Elle a détruit le sens du sacré dans l’exercice du pouvoir en tranchant, par un vote funeste, le principe de continuité.
Elle a introduit l’idéologie dans la vie publique, avec ses longues séquelles d’irréalisme, d’intransigeance et de cruauté.
Elle a donné naissance aux armées de conscription, donc aux guerres inexpiables.
Elle a, en supprimant toutes les anciennes organisations professionnelles et leurs traditions, livré la classe ouvrière à l’arbitraire de la classe possédante, et cela dans les débuts de l’ère industrielle, provoquant par réaction la constitution des syndicats qui sont devenus, avec le temps, les féodalités d’aujourd’hui.
Son plus grand acquis est constitué par les Droits de l’Homme, auxquels tout le monde se raccroche pour pouvoir justifier qu’on l’exalte. Or les principes de la Déclaration, si l’on y regarde d’un peu près, sont ceux que posent généralement toutes les religions. Seulement voilà : le XVIIIe siècle était parfaitement irréligieux et nous en revenons au point de départ. Il fallait bien combler un vide.

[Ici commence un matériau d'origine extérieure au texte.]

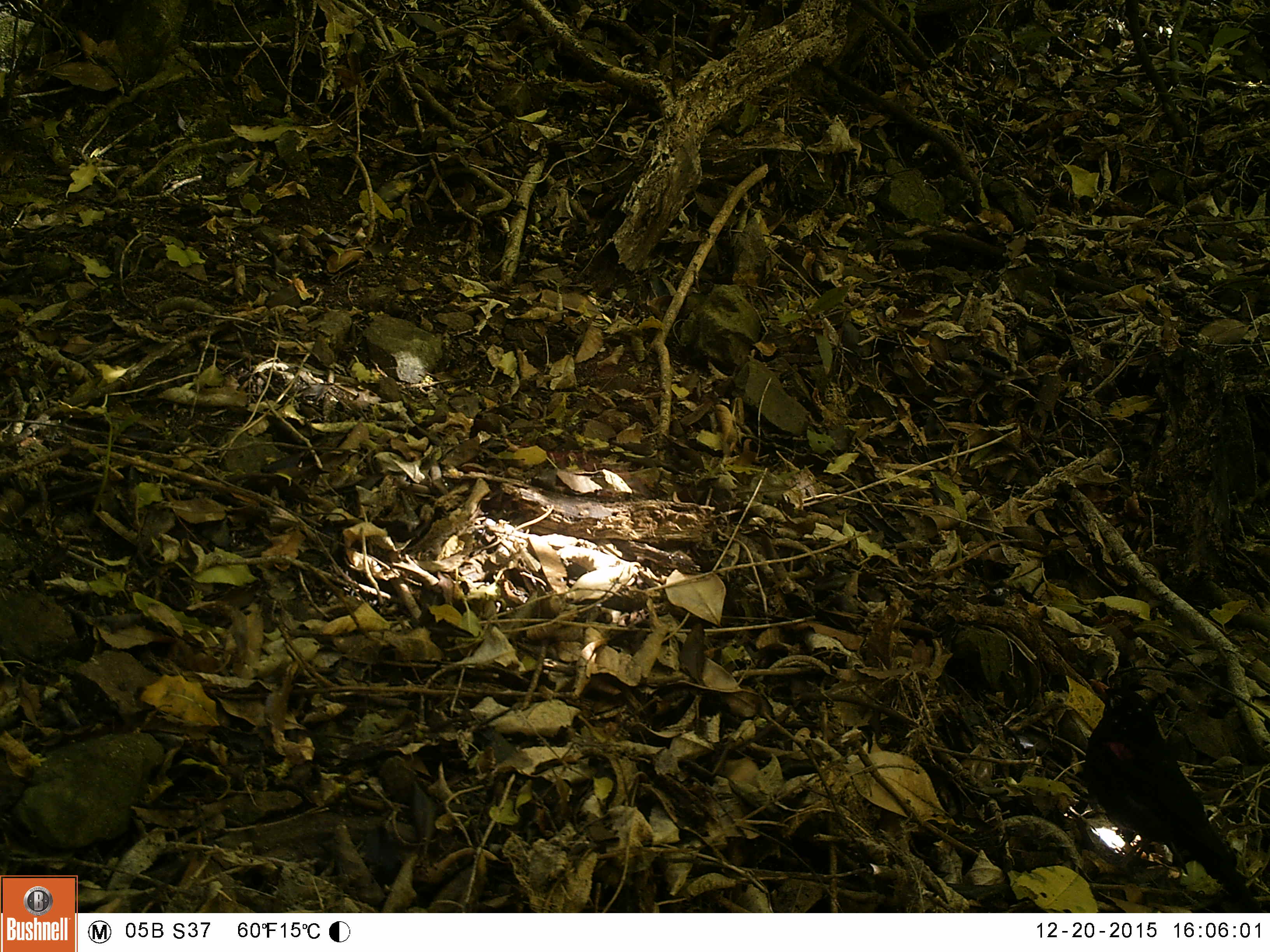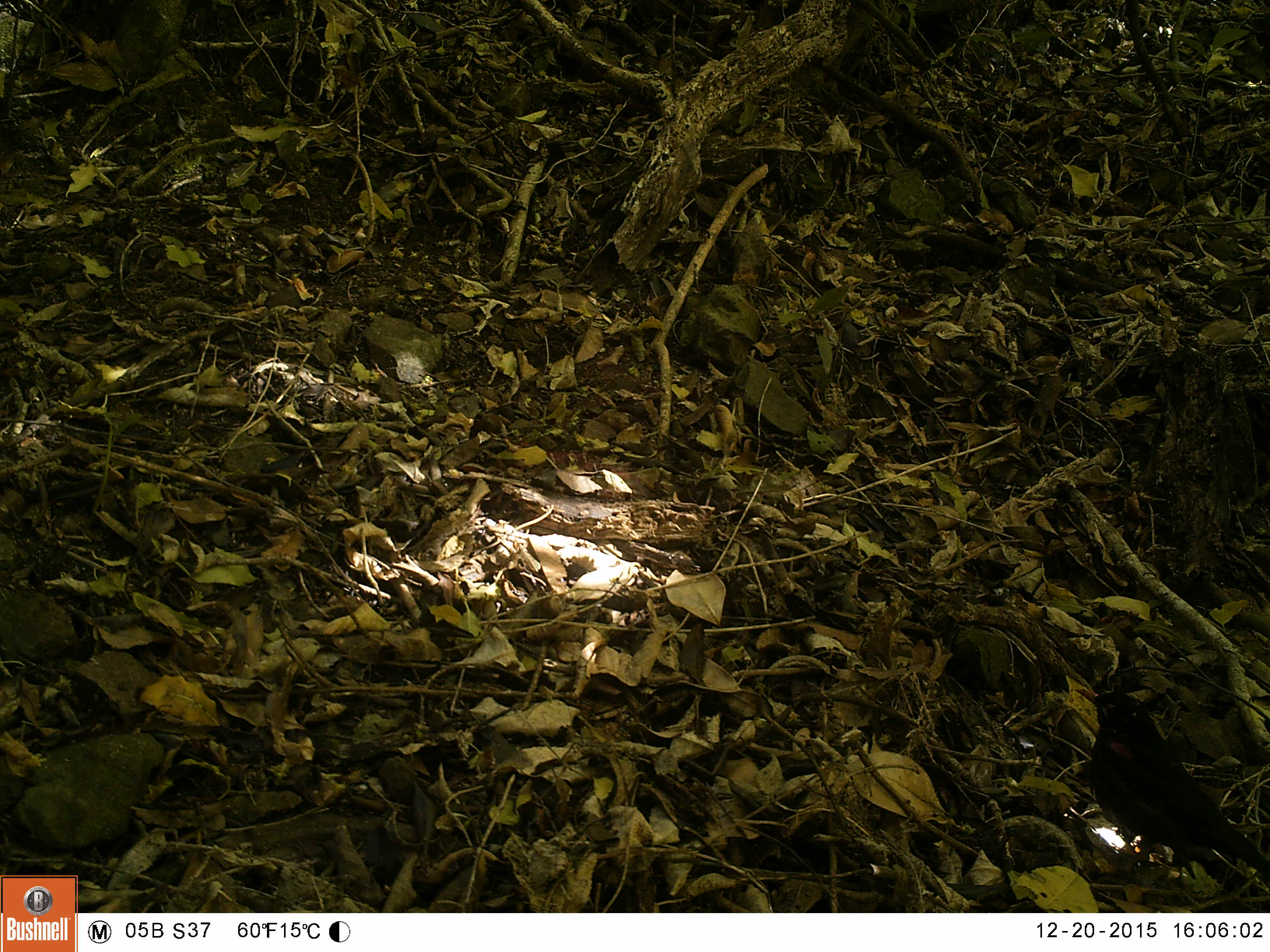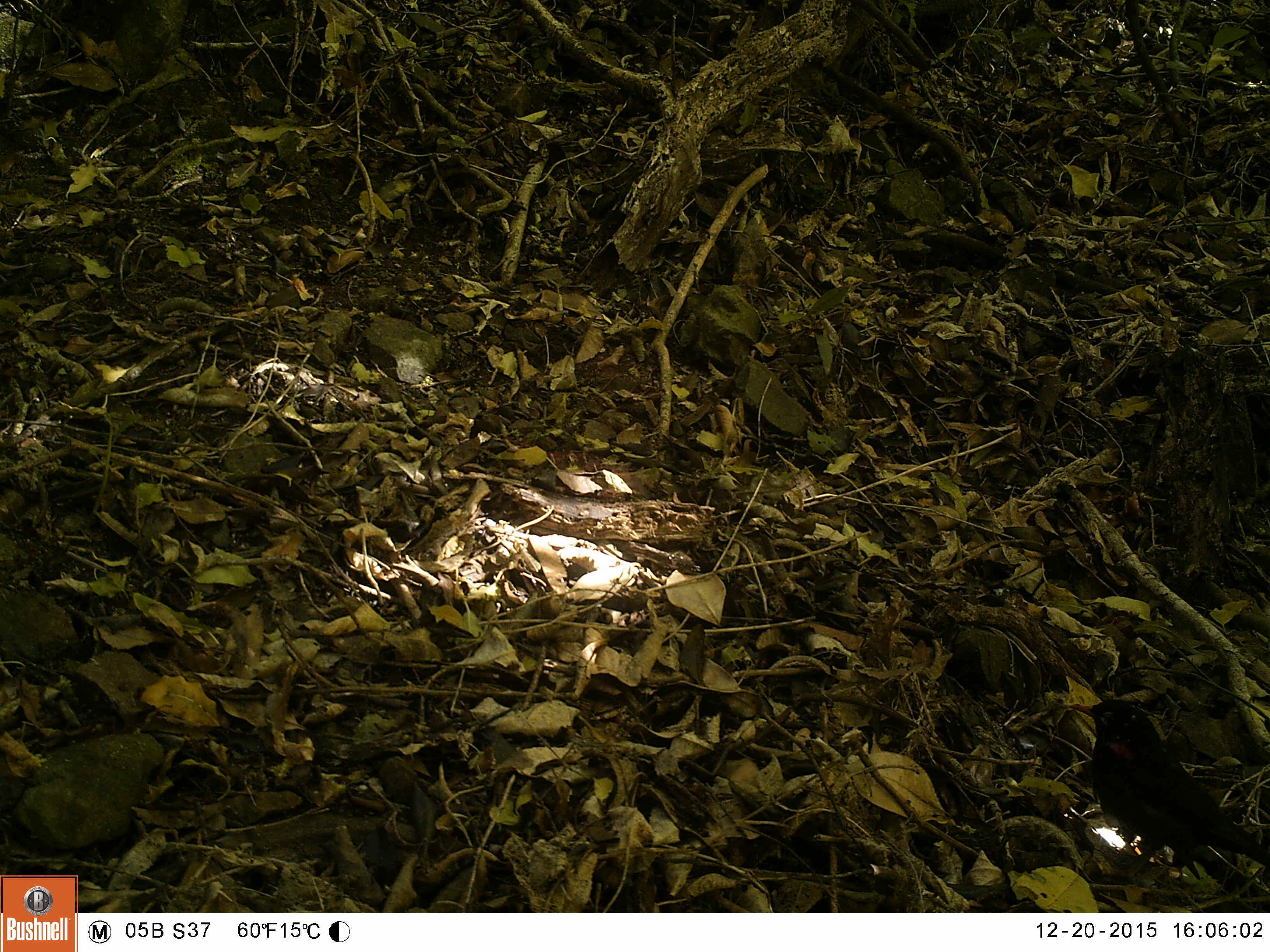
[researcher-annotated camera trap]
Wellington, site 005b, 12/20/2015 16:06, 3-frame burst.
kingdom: Animalia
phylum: Chordata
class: Aves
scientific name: Aves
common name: bird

Cela dit, si la France, d’avoir passé sa fièvre révolutionnaire à l’Europe entière, en a recueilli une indéniable gloire, réjouissons-nous. Cela prouve l’importance qu’elle avait et qu’elle conserve, l’influence dont elle jouissait et dont elle dispose toujours.
En Histoire, il faut assumer tout l’héritage, ce qui n’interdit pas, comme dans les meubles de famille, de faire un peu le tri, et n’oblige pas à s’extasier uniformément.
Le général de Gaulle qui, plus qu’aucun homme de France en notre temps, était né pour « assumer » et qui, plus qu’aucun homme d’État, incarna la volonté des trois unités, le général de Gaulle avait parfois, quand on lui signalait quelque fait d’importance et qu’on lui disait : « Mon Général, si vous pouviez y penser... », une surprenante formule. « Y penser ? répondait-il. Mais j’y pense, Monsieur, depuis mille ans ! » Cela allait bien au-delà d’une boutade.
À chaque peuple il revient d’être bien pénétré des valeurs et des vertus qui lui ont permis d’être lui-même. Le plus grand service qu’il puisse rendre aux autres peuples est de leur faire apparaître ce par quoi il est irremplaçable. La volonté d’être une nation, si généralement répandue aujourd’hui dans le monde, est un des traits irremplaçables de la France.
Pensons-y, s’il se peut, pour mille ans.